• Requirement
Below are the records; tally the lines that include "macrourus" and report only the total.

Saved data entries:
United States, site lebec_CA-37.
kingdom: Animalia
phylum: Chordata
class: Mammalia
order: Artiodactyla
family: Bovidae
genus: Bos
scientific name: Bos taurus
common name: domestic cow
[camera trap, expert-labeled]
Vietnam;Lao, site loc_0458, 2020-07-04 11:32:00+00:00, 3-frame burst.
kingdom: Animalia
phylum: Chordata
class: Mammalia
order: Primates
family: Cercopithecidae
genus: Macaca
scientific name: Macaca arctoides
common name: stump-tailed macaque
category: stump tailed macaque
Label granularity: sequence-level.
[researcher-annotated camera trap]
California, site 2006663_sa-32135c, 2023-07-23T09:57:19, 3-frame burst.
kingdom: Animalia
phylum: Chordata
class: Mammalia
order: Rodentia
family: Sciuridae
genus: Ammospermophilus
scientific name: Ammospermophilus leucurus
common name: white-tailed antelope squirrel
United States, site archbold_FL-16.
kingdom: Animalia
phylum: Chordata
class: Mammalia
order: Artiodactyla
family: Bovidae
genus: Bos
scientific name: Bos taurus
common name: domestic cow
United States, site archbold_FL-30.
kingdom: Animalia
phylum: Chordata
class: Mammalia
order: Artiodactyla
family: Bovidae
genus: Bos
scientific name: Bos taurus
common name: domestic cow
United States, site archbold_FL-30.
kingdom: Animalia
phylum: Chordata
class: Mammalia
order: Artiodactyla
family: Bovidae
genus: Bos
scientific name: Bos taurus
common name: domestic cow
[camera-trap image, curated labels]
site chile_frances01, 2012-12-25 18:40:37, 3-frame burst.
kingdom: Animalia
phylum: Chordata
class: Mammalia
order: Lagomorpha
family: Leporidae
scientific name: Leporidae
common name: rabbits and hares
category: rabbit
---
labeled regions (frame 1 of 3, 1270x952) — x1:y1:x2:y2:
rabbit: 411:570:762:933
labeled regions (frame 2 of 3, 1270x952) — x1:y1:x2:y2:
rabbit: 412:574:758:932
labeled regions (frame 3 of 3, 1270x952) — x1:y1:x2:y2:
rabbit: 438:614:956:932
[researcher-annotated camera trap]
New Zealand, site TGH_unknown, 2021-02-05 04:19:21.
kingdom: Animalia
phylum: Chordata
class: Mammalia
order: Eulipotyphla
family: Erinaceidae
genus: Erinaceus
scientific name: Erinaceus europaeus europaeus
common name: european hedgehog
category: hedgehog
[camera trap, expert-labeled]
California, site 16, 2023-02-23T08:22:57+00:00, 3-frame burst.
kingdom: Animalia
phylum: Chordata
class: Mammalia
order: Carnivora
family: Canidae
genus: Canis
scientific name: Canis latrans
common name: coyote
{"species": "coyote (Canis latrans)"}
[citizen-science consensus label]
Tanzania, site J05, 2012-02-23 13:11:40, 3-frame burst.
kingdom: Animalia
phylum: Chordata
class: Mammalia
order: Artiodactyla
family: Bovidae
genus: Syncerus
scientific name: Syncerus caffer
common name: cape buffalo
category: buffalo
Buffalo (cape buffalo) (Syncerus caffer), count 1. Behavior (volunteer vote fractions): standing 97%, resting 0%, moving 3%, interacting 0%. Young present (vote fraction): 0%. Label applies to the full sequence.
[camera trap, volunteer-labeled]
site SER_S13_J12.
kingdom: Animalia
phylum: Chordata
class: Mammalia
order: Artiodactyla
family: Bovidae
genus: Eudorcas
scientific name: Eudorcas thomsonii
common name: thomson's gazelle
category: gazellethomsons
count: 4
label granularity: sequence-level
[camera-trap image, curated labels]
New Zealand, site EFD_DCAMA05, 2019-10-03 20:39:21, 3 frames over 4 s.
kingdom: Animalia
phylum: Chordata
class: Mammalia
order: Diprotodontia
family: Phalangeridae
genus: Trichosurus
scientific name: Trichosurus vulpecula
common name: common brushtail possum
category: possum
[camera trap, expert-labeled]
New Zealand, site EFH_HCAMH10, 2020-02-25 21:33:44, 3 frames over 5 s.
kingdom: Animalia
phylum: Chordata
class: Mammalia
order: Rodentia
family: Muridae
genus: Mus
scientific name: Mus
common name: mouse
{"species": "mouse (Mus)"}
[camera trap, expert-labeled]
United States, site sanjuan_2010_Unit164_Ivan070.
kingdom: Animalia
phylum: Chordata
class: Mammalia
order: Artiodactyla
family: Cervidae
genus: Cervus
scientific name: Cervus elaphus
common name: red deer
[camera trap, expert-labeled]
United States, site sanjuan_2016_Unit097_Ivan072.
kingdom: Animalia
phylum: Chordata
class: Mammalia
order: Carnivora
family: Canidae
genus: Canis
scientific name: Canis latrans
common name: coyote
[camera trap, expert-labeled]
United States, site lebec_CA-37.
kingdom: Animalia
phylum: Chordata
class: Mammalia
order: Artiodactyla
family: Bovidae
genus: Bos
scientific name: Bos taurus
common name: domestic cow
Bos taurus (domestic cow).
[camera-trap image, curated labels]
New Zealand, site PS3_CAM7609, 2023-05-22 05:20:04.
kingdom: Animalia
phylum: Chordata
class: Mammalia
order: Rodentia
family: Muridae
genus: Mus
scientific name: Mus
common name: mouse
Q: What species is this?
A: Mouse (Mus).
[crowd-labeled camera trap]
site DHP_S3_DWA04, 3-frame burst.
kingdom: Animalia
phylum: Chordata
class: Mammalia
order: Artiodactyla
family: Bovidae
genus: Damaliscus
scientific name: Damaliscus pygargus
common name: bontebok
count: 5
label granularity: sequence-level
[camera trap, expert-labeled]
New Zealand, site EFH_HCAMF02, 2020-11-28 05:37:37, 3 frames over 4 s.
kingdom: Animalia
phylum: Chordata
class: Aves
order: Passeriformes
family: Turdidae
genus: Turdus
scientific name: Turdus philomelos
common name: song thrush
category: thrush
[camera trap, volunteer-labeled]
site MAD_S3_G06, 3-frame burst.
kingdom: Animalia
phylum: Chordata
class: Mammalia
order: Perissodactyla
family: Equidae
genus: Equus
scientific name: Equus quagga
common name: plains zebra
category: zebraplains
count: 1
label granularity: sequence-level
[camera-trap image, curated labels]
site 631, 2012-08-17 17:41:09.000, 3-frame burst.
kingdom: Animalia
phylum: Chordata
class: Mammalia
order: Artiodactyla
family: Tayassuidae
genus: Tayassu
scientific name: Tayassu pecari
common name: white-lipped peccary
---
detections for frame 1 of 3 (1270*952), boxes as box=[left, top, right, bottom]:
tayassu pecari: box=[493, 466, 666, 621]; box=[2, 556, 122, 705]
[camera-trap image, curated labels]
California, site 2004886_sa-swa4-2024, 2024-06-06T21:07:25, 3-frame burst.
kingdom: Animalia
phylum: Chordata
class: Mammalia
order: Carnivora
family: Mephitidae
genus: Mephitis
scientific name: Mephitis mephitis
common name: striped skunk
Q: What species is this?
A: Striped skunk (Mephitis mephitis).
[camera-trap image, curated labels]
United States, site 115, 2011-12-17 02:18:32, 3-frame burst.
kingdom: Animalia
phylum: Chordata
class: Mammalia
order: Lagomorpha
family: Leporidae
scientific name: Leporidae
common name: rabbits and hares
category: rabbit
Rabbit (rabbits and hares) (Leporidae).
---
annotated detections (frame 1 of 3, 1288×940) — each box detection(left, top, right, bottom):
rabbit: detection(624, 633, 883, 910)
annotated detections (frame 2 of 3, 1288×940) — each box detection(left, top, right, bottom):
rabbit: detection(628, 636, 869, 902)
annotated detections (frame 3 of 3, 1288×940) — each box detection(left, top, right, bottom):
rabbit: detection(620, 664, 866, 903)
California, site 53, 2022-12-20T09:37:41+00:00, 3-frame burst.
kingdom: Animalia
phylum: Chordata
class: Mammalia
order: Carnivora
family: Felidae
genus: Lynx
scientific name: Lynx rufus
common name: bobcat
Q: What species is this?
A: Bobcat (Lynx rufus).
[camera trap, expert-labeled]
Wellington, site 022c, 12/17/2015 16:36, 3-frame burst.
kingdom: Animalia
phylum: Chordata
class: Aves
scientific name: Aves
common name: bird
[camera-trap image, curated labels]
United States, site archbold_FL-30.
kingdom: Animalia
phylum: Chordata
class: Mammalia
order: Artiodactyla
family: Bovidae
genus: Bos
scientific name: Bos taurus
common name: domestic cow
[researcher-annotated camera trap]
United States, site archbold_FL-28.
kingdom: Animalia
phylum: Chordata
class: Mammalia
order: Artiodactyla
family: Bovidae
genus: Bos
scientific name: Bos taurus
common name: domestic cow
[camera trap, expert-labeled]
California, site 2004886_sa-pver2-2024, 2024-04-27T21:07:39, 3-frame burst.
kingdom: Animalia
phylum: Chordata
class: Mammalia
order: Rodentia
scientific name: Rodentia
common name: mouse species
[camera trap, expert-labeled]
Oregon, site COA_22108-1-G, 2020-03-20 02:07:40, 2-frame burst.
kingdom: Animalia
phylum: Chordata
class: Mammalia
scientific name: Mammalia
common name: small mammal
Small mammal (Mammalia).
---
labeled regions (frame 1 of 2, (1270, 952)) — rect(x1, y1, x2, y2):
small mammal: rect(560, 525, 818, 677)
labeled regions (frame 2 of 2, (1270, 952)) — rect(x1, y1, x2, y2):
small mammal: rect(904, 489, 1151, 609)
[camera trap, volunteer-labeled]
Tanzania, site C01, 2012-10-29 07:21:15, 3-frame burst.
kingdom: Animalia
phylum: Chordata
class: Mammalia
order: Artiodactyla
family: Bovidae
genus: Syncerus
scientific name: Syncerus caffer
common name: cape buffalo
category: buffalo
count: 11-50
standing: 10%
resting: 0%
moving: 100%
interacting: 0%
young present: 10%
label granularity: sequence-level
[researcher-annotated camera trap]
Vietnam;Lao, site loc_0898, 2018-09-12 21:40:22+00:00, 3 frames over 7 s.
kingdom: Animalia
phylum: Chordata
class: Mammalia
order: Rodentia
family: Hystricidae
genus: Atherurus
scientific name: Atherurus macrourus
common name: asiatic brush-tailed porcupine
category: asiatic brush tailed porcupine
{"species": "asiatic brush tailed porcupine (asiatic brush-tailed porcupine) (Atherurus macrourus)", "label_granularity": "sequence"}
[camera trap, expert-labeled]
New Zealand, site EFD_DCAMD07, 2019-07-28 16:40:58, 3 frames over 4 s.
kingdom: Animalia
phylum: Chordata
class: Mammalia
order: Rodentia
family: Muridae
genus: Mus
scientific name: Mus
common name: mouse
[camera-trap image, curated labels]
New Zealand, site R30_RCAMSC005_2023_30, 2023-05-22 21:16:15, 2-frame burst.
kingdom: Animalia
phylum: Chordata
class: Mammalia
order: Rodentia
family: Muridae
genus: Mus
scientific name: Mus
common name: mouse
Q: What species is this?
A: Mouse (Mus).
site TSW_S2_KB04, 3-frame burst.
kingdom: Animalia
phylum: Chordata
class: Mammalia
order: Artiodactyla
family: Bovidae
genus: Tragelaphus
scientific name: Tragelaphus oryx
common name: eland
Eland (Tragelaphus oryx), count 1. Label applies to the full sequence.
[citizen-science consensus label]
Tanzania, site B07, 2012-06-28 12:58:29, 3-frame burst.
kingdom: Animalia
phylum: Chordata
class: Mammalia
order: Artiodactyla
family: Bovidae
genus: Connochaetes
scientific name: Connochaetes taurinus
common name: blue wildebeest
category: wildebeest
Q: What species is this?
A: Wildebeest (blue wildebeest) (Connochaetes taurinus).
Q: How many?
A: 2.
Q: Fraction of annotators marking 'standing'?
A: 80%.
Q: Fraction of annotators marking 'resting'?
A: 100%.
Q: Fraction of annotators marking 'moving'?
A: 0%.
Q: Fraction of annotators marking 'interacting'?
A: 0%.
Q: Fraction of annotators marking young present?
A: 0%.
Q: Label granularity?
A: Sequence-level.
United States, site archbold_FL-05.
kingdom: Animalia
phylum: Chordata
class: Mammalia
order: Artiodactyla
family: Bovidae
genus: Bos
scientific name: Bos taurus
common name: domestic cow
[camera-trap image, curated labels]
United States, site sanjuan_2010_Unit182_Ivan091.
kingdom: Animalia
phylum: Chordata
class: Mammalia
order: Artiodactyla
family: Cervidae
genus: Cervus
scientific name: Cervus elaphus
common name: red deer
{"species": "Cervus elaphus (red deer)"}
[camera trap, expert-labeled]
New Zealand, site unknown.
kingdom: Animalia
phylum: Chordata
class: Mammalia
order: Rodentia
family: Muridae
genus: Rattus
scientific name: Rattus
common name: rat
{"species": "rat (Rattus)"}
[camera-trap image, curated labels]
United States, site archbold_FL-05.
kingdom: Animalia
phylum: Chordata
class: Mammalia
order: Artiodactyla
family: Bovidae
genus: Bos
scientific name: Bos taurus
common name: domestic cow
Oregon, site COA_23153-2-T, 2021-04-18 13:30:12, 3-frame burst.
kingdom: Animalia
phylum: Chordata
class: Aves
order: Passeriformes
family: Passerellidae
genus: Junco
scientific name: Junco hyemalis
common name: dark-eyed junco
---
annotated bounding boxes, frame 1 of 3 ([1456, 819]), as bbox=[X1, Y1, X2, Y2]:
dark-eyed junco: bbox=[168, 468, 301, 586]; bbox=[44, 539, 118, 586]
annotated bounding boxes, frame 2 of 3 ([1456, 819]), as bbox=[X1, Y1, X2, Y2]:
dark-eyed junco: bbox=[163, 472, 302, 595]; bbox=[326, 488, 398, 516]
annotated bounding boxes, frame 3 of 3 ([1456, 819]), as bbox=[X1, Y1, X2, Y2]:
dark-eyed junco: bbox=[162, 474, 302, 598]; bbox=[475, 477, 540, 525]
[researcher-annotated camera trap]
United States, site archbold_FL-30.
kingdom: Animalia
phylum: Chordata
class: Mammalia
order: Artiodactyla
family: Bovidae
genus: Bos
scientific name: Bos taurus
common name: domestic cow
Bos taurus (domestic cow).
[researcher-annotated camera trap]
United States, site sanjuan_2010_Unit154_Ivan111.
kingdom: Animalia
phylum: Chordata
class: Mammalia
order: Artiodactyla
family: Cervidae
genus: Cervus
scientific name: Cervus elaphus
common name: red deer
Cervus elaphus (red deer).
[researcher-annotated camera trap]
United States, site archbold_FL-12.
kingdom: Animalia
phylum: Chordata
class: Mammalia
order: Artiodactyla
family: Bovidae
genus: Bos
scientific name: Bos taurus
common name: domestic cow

• Task answer
2